58- Mümin olanlar ve müminlik yolunda olanlara da karşı çıkan kimseler bir şey elde edemezler. Böylece yalanların içinde ve apaçık günahta kalırlar.

59- Ey hakikatleri bildiren! Seninle aynı yolda olanlara, evlatlarına, nefsini tanıma yolunda olanlara, müminlere anlat: Onlar gizledikleri değerleri açmasınlar, korunsunlar, işte bu onların arifliği açısından daha uygundur. Böylece onlar sıkıntıya uğramazlar. Allah lütuflarını tertemiz sunandır, varlığı özünden varedendir.

60- Kalblerinde cehalet hastalığı olanlar, içi başka dışı başka olanlar, bulunduğun şehirde yalan haber yayanlar; bu hallerini bitirmedikleri müddetçe, elbette seni engellemeye çalışırlar, az da olsa hakikatleri anlayamadıklarından dolayı sana yakın olmazlar.

61- Akıl etmeyip hakikatlere sarılmayanların ve acımasızca etrafına zarar verenlerin olduğu yerde rahmetten uzaklaşmak vardır.

62- Allah’ın varlıktaki işleyiş yasalarında asla bir değişiklik bulamazsın. Önceden gelip geçenler de Allah’ın işleyiş yasaları ile yaşayıp gitmişlerdir.

63- İnsanlar sana o vakti soruyorlar. De ki: O ilim sadece Allah’ın katındadır. Sen de bilmiyorsun. Umulur ki o vakte kadar yakınlığı idrak edenlerden olurlar.

64- Şüphesiz hakikatleri görmemezlikten gelip örtenler, Allah’ın rahmetinden uzaklaşırlar ve onlar ötekileştirmenin cehaletinde kalırlar.

65- Devamlı o hallerle hareket ederler, dostları da yoktur ve yardımcıları da olmaz.

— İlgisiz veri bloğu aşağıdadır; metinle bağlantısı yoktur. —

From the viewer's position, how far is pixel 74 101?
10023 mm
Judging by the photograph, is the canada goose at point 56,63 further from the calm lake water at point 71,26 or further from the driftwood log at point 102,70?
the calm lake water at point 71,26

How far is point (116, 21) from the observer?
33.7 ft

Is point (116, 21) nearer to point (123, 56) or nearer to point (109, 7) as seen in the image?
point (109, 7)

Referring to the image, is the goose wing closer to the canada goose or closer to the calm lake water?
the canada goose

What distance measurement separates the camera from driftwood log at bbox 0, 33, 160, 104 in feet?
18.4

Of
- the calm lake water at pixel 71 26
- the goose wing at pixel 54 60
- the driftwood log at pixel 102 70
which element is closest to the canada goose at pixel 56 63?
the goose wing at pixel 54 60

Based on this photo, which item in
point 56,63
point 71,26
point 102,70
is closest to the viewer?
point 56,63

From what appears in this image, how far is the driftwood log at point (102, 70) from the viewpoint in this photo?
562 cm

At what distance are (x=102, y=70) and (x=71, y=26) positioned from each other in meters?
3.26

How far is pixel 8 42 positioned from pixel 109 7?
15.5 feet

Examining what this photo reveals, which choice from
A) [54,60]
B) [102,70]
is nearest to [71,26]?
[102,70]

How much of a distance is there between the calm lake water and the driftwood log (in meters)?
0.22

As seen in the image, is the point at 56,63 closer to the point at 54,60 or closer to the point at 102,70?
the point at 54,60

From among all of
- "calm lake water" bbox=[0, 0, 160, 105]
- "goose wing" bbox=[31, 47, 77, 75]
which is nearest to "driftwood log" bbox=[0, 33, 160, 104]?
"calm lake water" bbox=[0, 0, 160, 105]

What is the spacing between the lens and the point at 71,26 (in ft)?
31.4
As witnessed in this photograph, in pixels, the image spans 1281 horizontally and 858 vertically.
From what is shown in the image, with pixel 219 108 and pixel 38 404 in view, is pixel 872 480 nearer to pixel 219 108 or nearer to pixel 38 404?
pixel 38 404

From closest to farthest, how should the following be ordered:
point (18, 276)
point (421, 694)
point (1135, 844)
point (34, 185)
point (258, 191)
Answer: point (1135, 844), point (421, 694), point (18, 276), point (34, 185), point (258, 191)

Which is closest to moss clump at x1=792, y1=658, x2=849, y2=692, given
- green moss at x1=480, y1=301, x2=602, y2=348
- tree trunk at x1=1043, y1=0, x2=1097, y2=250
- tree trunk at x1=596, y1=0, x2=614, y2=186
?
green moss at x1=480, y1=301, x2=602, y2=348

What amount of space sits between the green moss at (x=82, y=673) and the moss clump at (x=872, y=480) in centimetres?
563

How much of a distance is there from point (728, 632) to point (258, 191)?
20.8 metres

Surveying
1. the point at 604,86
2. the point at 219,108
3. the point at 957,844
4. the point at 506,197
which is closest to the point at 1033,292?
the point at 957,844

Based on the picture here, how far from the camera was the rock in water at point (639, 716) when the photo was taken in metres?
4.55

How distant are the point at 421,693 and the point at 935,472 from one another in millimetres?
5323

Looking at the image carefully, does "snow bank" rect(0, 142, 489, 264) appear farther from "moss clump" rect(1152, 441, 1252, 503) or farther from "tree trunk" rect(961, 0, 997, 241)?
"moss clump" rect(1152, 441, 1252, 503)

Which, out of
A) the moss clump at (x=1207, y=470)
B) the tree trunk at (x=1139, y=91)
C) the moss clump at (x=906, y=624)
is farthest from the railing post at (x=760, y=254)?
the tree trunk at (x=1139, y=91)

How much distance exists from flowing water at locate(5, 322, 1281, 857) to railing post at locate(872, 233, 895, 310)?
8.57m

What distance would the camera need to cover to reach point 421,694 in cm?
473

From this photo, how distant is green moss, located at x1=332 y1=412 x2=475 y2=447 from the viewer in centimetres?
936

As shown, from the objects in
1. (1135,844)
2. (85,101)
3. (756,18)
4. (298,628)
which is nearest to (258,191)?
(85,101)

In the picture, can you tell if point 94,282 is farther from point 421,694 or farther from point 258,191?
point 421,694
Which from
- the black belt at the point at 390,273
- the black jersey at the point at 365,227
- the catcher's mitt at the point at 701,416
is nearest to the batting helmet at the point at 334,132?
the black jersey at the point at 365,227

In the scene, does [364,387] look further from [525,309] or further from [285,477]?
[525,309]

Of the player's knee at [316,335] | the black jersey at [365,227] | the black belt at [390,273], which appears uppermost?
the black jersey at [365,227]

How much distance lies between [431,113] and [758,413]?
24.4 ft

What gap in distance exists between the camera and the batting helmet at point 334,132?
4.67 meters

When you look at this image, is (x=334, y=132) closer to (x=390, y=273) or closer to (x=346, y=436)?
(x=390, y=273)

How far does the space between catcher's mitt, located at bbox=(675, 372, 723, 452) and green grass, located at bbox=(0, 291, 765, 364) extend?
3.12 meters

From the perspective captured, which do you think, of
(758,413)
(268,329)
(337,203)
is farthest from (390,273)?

66- Onlar yakıp yakıcı haller içinde kalıp gerçekleri anladıkları zaman: Keşke biz de Allah’a itaat etseydik ve Allah’ın resulüne uysaydık, derler.

67- Dediler ki: Rabbimiz! Doğrusu biz, dini liderlerimize ve büyüklerimize uyduk, böylece bizi doğru yoldan saptırdılar.

68- Rabbimiz! Onlarda daha fazla sıkıntılar olduğunu ve onların yüce rahmetinden uzaklaştığını bilemedik.

69-  Ey iman edenler! Siz o kimseler gibi olmayın. Mûsâ da eziyetlere uğramıştı. Onların dediği şeylerden Allah’a sığınarak kurtuldu ve yüzünü Allah’a döndürdü.

70- Ey iman edenler! Fenalardan sakının, Allah’a ortak koşmayın ve her zaman doğru sözlülerden olun.

71- Siz; fenalarınızdan kurtulun, mağfirete ulaşın ve siz amellerinizde ıslah edici olun. Kim Allah’a itaat eder ve resulünü anlarsa, böylece o yüce kurtuluş ile kurtulmuş olur.

72- Biz emaneti; kendini Ulvî Âlemin yüceliği içinde olduğunu sananlara, yeryüzünde hâkimlik taslayanlara, kendini büyük görenlere teklif ettik. Fakat onlar onu yüklenmekten çekindiler. Şefkatli olan insan ise onu yüklendi, doğrusu o hakikatlere meyletti, cahillerden olmadı.

73- Münafıklar ve münafıklığa meyledenler, müşrikler ve müşrikliğe meyledenler, onlar Allah’ı idrak edemediklerinden dolayı sıkıntılar içindedirler. Allah’a karşı düştüğü hataları anlayıp dönenler ise, mümin olanlar ve müminlik yolunda olanlardır. Allah lütuflarını tertemiz sunandır, varlığı özünden varedendir.